The answer is the line with "Which is closest" and every line after it to the end of the listing, retyped exactly. Pictures do not belong in it.
--- Start EXTRACTED ENTRIES ---
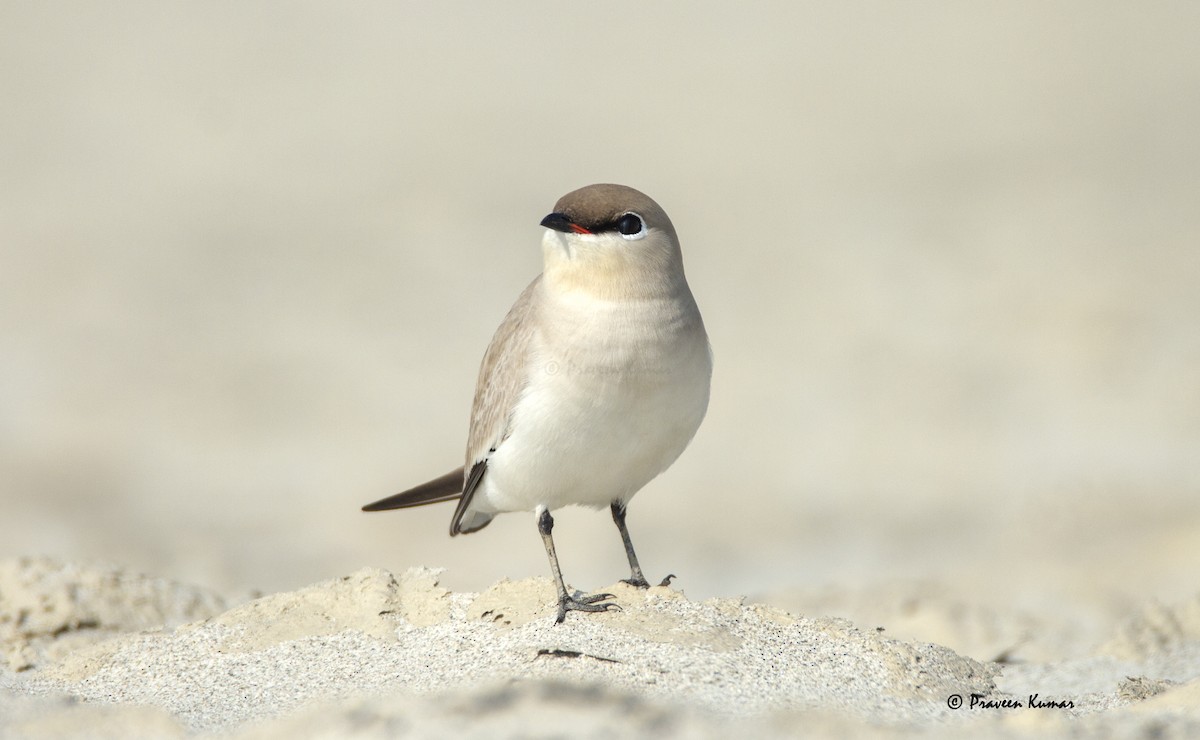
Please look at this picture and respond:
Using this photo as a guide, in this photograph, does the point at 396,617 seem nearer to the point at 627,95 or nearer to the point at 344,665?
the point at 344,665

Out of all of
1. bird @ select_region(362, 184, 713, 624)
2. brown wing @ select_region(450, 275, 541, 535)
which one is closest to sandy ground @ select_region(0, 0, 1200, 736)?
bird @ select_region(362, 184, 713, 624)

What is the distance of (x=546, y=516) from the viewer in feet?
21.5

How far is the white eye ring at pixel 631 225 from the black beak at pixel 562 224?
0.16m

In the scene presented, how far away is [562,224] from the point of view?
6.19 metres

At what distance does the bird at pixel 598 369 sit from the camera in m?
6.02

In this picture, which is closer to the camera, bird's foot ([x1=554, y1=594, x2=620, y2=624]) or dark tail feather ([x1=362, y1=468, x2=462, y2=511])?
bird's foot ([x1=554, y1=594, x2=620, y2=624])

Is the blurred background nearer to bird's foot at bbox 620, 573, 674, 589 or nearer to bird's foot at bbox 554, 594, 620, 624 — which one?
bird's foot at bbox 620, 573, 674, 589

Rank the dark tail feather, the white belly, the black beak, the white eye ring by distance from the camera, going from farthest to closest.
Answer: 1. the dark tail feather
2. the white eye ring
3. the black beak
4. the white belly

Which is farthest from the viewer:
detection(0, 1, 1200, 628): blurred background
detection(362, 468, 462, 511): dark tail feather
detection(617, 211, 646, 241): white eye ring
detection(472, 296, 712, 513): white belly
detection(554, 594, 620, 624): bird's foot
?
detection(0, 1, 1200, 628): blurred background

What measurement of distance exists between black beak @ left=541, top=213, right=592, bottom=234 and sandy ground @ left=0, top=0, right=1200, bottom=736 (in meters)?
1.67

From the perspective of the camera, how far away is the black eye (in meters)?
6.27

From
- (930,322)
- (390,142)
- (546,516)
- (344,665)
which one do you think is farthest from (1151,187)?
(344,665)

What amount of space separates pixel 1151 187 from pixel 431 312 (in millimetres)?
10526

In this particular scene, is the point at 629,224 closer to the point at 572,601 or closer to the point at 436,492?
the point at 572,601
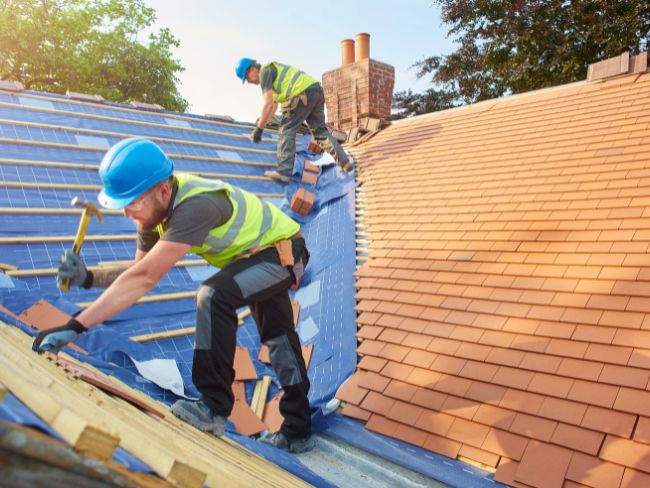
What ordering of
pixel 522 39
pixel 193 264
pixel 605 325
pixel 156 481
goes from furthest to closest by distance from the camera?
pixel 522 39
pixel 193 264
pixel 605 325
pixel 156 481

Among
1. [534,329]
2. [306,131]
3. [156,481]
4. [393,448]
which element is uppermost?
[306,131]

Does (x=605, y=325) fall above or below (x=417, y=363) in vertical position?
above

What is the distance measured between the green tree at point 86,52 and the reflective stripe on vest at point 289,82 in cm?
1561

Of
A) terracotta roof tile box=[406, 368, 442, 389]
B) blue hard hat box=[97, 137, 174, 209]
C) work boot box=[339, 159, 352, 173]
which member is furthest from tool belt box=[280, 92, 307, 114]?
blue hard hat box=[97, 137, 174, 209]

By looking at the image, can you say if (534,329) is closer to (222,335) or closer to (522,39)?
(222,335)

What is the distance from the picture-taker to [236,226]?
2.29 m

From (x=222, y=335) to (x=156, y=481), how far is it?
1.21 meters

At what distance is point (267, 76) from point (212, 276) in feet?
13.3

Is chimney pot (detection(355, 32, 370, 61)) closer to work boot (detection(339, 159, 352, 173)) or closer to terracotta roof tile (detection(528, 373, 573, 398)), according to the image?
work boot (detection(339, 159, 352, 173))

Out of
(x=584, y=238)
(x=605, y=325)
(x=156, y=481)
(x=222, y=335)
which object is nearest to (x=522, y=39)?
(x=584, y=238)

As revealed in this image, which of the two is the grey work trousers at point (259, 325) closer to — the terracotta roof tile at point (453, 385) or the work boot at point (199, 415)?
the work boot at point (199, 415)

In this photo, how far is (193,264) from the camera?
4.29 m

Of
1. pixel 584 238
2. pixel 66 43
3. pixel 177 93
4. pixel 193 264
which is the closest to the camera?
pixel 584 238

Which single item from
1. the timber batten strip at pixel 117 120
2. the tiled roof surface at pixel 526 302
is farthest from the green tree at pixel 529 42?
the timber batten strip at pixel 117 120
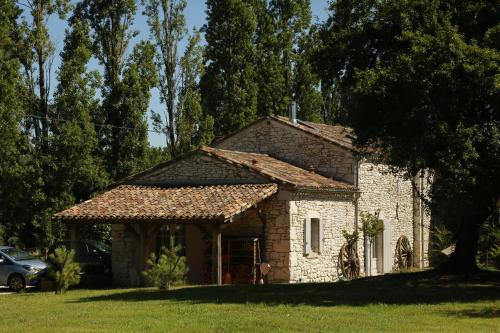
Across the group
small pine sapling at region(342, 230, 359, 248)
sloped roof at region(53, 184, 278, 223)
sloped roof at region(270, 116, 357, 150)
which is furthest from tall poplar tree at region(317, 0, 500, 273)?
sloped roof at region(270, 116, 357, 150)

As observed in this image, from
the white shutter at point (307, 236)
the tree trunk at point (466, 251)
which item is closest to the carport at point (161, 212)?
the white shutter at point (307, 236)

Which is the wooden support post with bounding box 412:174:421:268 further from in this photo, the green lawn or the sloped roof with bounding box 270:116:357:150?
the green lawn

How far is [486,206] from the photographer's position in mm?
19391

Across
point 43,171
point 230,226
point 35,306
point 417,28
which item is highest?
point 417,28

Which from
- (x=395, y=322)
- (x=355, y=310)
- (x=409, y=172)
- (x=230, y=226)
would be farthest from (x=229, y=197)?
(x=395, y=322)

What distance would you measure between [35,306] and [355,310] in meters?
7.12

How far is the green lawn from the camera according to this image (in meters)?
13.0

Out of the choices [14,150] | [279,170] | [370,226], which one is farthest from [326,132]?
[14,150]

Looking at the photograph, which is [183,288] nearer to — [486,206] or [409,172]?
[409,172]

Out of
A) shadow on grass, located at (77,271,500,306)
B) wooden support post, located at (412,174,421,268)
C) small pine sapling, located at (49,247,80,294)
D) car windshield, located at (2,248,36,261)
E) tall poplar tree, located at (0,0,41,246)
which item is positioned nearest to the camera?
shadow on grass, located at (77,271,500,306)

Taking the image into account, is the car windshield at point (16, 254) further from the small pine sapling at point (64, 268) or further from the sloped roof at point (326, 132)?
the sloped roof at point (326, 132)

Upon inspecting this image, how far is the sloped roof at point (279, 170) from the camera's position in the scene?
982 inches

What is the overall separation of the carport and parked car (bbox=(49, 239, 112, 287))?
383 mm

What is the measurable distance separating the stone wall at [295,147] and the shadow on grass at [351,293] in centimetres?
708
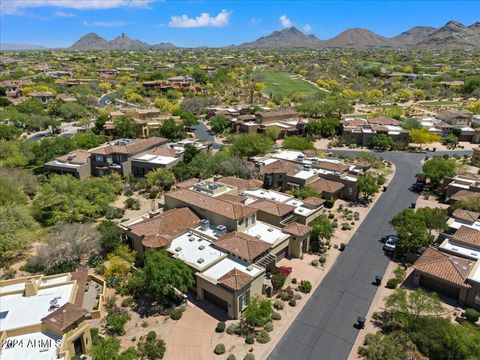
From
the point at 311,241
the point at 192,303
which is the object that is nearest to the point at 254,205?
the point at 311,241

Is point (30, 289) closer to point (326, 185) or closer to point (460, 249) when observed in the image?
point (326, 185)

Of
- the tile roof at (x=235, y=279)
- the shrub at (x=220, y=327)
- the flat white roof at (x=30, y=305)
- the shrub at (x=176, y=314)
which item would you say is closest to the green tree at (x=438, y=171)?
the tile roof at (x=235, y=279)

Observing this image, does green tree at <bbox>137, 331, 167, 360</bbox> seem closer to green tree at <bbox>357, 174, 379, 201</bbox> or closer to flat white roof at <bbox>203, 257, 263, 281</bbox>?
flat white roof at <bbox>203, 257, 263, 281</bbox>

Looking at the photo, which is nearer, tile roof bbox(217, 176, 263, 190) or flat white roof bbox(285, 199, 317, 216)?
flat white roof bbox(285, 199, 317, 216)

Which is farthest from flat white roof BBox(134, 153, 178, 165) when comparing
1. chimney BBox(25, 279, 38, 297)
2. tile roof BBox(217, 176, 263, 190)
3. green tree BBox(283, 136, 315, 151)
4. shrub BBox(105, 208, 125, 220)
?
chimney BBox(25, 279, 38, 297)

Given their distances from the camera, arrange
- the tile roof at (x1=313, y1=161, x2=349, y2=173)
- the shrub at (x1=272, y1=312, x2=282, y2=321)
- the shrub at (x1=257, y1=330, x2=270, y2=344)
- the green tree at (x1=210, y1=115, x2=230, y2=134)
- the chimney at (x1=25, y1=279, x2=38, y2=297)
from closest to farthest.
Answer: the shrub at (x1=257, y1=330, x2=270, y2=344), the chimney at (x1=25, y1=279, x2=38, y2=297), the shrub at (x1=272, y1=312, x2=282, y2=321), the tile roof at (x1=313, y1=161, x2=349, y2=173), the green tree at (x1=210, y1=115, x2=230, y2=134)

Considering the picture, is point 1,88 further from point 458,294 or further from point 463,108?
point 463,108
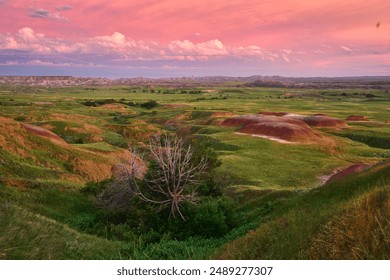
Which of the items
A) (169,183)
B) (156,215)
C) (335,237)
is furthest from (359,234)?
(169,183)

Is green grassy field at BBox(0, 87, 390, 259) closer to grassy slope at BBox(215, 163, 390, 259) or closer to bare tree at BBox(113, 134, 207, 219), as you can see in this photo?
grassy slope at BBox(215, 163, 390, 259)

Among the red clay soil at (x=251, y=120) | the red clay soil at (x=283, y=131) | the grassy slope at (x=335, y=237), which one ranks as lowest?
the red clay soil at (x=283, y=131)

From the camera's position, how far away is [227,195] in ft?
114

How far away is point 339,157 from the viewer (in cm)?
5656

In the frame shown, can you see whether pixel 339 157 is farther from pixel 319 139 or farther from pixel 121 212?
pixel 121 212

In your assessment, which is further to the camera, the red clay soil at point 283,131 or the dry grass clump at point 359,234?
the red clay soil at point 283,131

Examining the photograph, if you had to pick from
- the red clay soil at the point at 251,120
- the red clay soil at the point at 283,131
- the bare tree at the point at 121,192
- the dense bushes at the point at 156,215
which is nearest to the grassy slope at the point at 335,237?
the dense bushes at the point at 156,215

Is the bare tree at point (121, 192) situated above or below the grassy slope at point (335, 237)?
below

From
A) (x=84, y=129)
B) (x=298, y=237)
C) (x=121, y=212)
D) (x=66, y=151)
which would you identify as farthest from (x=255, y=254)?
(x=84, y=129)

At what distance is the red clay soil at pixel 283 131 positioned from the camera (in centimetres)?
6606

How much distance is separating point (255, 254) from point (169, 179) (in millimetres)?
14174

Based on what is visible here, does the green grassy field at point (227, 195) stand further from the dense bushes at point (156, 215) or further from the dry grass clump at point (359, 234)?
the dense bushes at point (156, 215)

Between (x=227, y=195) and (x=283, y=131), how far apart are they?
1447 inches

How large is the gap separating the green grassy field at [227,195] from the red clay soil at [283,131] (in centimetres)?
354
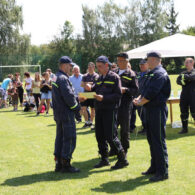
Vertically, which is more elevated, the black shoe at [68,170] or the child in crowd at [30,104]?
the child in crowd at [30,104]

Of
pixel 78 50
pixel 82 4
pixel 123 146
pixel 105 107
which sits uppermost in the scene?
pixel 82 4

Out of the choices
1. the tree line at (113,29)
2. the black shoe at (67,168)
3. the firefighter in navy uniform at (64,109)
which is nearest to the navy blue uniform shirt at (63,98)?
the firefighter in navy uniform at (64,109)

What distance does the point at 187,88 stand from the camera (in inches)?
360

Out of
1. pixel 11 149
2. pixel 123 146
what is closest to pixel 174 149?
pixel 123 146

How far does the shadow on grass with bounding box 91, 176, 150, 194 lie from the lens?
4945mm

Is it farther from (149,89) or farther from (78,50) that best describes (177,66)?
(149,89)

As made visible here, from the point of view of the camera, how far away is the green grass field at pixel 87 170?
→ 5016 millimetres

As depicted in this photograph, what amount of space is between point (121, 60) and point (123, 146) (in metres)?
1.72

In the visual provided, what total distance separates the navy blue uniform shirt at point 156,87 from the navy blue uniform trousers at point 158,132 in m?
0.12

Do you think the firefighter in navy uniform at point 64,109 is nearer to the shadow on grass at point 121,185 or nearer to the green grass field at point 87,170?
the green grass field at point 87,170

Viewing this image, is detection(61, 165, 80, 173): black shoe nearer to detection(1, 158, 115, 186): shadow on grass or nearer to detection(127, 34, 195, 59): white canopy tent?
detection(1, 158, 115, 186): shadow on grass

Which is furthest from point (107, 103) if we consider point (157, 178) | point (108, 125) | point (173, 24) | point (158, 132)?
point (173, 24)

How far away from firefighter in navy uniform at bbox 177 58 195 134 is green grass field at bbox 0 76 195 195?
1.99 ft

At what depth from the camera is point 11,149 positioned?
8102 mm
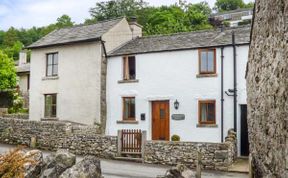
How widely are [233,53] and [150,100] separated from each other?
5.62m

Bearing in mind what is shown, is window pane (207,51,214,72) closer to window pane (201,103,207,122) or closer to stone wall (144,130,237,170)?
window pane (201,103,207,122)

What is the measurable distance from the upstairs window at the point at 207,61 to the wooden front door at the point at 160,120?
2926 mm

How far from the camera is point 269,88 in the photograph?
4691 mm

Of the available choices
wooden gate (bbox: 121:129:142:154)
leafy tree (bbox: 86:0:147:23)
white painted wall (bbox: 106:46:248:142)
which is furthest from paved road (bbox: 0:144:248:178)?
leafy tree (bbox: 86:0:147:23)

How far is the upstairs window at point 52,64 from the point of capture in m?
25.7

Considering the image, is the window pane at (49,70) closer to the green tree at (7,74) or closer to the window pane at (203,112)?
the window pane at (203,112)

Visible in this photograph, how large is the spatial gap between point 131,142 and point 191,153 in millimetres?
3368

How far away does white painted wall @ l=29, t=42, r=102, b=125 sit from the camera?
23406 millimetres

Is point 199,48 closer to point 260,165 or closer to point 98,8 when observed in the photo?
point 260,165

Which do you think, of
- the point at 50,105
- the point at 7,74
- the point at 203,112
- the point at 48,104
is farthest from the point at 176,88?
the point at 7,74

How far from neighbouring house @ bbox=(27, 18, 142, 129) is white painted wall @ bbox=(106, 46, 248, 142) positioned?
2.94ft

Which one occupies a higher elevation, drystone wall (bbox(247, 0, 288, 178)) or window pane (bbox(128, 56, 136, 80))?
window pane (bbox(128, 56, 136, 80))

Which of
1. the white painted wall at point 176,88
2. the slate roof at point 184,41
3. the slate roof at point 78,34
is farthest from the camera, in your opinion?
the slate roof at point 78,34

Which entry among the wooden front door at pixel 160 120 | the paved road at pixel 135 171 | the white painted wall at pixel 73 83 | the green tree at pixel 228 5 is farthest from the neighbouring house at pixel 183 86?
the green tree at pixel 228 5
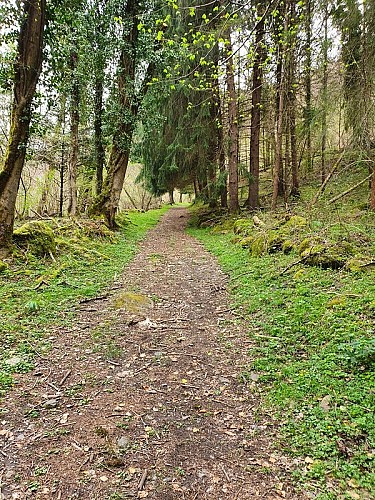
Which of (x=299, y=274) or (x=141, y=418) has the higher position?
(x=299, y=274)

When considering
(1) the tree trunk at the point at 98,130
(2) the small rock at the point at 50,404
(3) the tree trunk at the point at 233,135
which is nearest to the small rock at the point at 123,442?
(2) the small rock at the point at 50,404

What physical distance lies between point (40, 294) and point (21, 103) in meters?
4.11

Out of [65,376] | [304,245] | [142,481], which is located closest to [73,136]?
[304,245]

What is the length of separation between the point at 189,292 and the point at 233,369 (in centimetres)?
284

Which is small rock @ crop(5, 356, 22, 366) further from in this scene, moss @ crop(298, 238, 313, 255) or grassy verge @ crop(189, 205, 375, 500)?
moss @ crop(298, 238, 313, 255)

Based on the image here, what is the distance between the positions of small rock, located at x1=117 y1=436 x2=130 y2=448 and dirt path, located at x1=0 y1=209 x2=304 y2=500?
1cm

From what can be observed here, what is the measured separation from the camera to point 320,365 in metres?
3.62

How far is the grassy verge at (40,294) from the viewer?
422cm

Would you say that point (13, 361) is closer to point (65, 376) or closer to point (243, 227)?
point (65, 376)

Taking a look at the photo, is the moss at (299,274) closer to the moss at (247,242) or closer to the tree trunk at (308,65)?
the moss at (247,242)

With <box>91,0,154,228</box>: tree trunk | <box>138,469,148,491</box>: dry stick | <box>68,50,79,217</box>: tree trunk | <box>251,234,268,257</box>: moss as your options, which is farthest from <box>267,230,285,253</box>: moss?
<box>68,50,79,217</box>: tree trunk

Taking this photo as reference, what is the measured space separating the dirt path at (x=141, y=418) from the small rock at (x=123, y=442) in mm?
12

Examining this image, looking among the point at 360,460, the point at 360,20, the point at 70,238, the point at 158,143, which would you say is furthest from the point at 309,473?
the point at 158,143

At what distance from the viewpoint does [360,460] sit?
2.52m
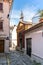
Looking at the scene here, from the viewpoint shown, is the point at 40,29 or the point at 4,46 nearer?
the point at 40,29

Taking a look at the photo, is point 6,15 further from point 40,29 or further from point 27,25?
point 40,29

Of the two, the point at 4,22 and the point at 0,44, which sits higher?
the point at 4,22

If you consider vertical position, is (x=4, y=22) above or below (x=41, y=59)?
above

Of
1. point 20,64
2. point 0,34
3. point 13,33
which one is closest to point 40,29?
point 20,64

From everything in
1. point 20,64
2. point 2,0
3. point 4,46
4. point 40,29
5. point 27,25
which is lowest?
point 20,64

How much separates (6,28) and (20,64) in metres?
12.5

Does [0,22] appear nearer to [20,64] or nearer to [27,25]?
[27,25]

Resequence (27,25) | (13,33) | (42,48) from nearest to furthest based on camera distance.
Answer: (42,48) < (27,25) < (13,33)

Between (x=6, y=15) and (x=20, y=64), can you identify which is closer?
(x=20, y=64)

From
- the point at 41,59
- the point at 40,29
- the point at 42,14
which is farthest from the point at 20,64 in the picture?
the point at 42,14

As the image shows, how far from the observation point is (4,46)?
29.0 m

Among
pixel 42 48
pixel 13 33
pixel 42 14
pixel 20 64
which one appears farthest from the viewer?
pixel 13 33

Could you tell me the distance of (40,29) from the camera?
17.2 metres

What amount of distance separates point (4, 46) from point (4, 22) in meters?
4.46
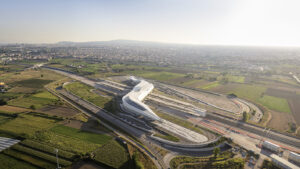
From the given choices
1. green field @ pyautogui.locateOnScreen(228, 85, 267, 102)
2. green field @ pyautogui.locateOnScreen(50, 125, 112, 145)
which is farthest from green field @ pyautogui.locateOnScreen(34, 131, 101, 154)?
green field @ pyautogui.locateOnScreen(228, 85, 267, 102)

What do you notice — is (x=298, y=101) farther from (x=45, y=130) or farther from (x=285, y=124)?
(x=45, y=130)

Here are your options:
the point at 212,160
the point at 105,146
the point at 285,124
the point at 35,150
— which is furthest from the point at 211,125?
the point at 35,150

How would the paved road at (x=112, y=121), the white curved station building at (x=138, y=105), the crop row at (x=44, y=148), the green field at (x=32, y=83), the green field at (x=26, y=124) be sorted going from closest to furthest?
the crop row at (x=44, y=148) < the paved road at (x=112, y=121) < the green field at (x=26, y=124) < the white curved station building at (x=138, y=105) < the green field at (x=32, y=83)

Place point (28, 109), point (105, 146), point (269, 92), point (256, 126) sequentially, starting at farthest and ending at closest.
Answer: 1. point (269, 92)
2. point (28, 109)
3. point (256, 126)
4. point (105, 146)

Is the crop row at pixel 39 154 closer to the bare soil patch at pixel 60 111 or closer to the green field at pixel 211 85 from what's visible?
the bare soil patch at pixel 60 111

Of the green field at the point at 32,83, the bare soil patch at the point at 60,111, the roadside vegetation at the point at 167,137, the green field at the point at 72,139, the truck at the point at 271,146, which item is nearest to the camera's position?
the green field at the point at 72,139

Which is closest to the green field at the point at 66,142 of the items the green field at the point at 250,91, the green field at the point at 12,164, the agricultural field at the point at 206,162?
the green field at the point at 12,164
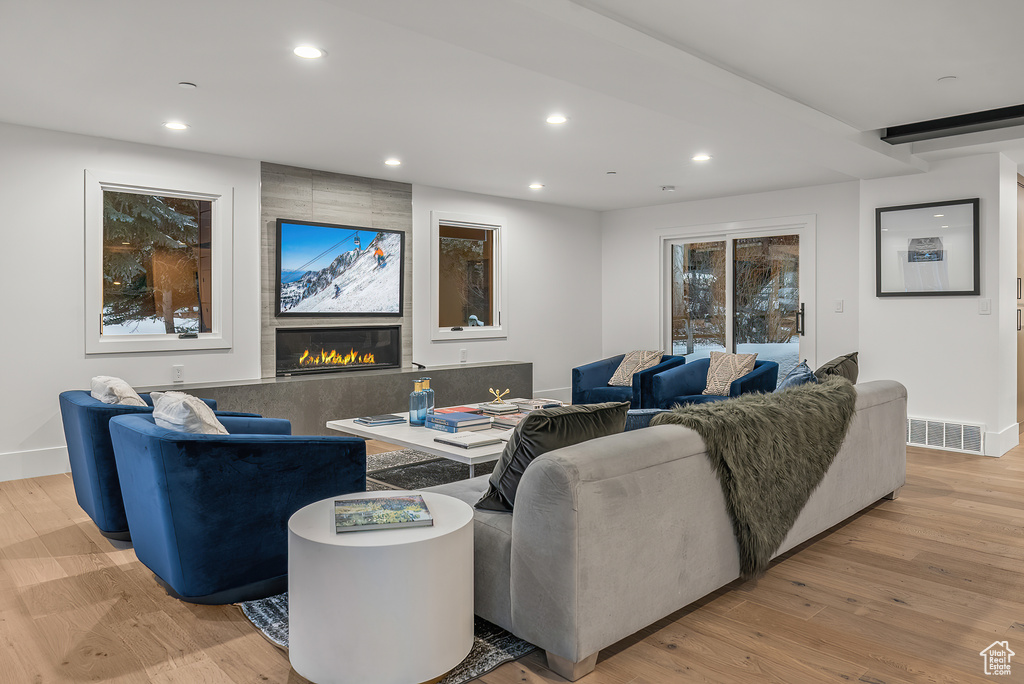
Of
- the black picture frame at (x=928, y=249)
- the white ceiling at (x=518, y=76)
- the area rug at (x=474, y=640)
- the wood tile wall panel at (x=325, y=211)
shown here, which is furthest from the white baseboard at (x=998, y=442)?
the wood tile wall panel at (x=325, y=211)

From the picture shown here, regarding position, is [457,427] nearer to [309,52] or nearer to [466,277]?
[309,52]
--- End EXTRACTED ENTRIES ---
#### THE SOLUTION:
Which is closest to the green field at the point at 66,142 of the items the green field at the point at 250,91, the green field at the point at 12,164, the agricultural field at the point at 206,162?
the green field at the point at 12,164
Of
- the black picture frame at (x=928, y=249)
- the white ceiling at (x=518, y=76)
- the area rug at (x=474, y=640)
- the wood tile wall panel at (x=325, y=211)
shown here, which is furthest from the white baseboard at (x=998, y=442)?
the wood tile wall panel at (x=325, y=211)

From the picture shown here, regarding position, is [457,427] nearer to [309,52] or nearer to [466,277]?
[309,52]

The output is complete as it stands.